# My New Toy: Burke Powermatic Millrite



## USNFC (Apr 8, 2016)

Hey guys and gals,

  I still have my Standard Modern 13X40 lathe in my shop, and am slowly working on it, but no new updates on that.  But, I did acquire a 1975 Burke Powermatic Millrite this last weekend and will be working on restoring it as well.  My time is limited due to my job taking up a lot of time, as well as 3 boys playing baseball.  Hopefully I can make good progress on this mill and the SM lathe so I can get some eye candy up for everyone.  But just to show some starting pic's here she is.  I picked this mill up for a very good price and it was covered in dust and surface rust.  I started to clean up the surface rust and found that the ways are not worn at all, the screws have zero wear as well, and all in all this thing looks like it wasn't used too much.  It is the largest of the 3 table option at 8"X36", and it also has the extended knee which offers 13" of Y movement.  It also has the fine feed for the quill(not my favorite aspect, but not a huge deal).  It had the quill power feed, but someone removed the motor and controller(I've already purchased replacements...not original, but they will work wonderfully).  It came with a full set of Chinese collets.  It is an R-8 model, which is nice.  I has a 1hp single phase motor, which works well for my small shop area.  I will put a few pic's in my next post, when I get home from work(sorry for delay...my work doesn't allow photobucket).


----------



## Bob Korves (Apr 8, 2016)

Congratulations! I am on my second Millrite.  Good home shop machines.  No pictures, it didn't happen...


----------



## USNFC (Apr 8, 2016)

Here is a couple of pics from my phone...will add more later today.

→ DESCRIPTION OF THE TASK
Pick up the forum thread about the Burke Powermatic Millrite mill right after its last post. The records that come next have nothing to do with the Millrite mill thread.

→ RECORDED INFORMATION

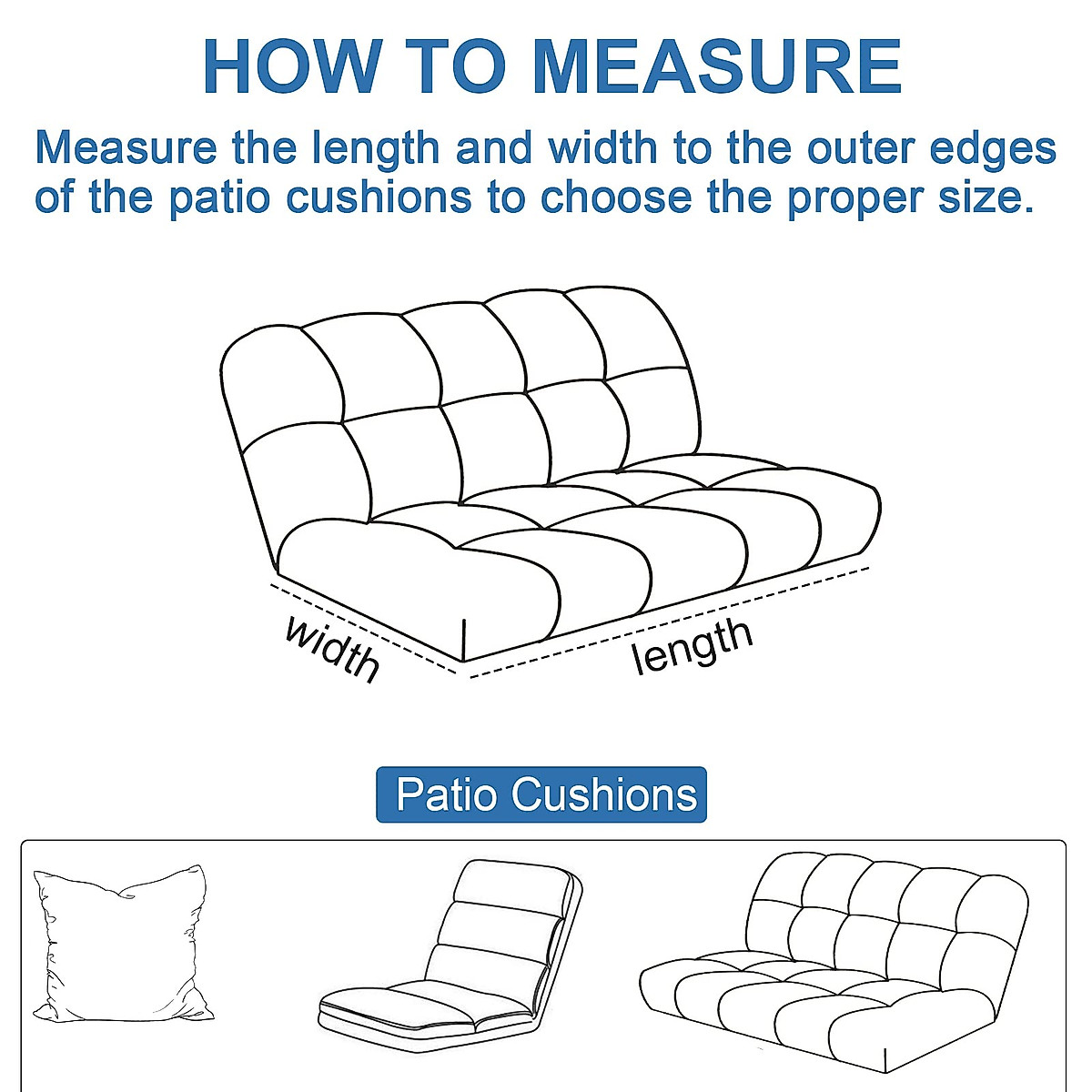 HOW TO MEASURE

Measure the length and width to the outer edges of the patio cushions to choose the proper size.

width

length

Patio Cushions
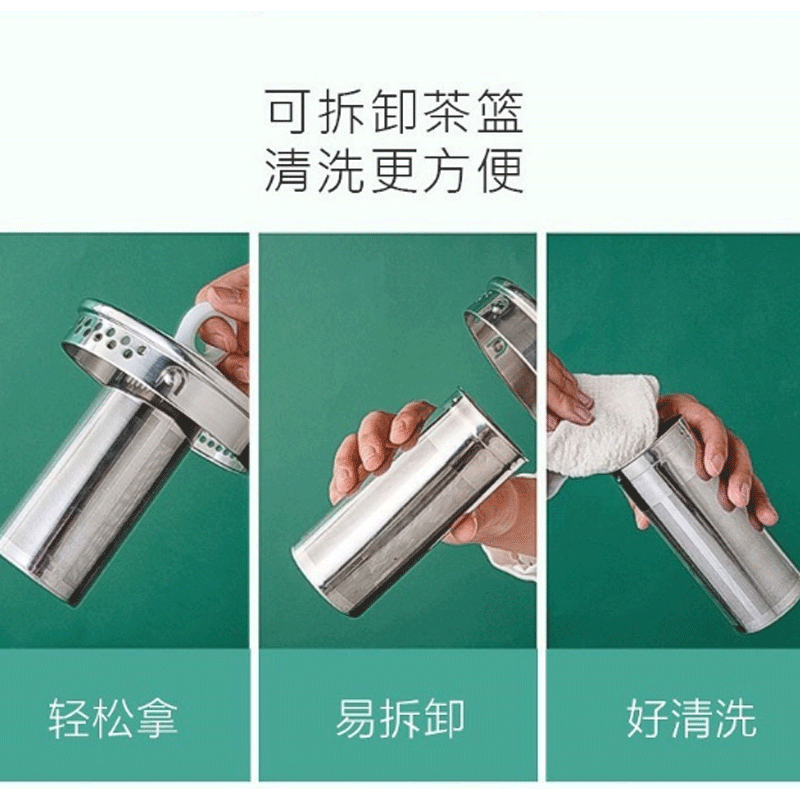 可拆卸茶篮
清洗更方便

轻松拿

易拆卸

好清洗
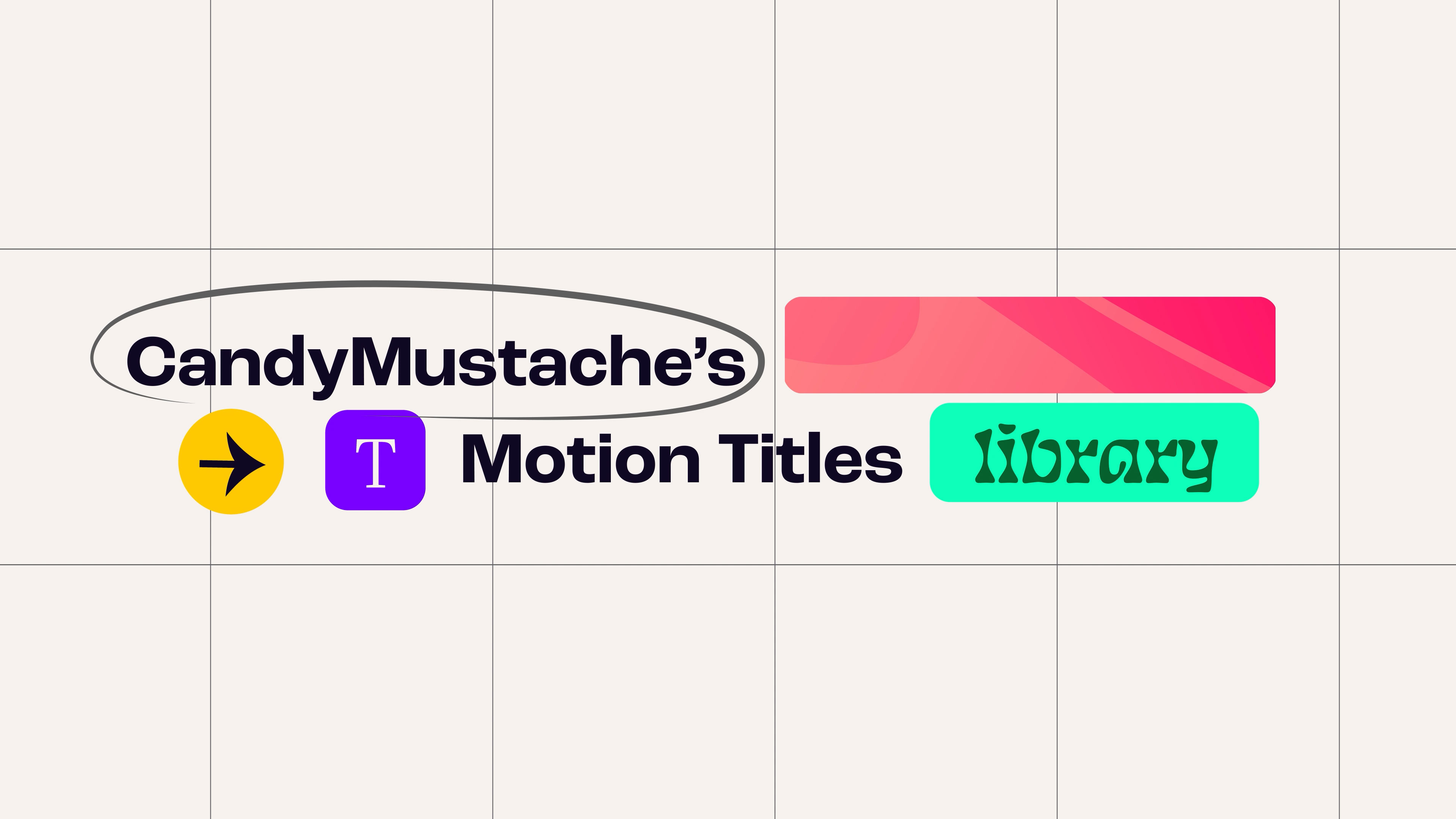 CandyMustache's

T Motion Titles library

→ TASK OUTPUT
----------



## FOMOGO (Apr 8, 2016)

Nice score. Enjoy! Mike


----------



## dlane (Apr 8, 2016)

Nice, looks like the forward, reverse stop switch is a stretch , would be for me anyhow.


----------



## USNFC (Apr 8, 2016)

Yeah, it's a reach for sure.  May need to relocate it.  I'm pretty tall, so it may be ok. We will see.


----------



## jpfabricator (Apr 9, 2016)

Nice iron brother! I have that same mill, and love it!


----------



## eeler1 (Apr 9, 2016)

Another (powermattic) millerite owner here.  I thought they were all green and had a racing stripe?  Mine was 3 phase, so I mounted a vfd on they wall and operate it from there, bypass the factory switch altogether.

Yours looks to be the wider speed range version, very handy if you don't mind changing belts.  Congrats!!


----------



## bob308 (Apr 9, 2016)

I have a Powermatic burke horizontal mill with the same size table. it is a good solid machine.


----------



## USNFC (Apr 11, 2016)

I'm probably going to see if I can hunt down a long shaft 3 phase motor and go the vfd route also, but for now the 110v motor will do.  Here's some disassembly and cleaning pics.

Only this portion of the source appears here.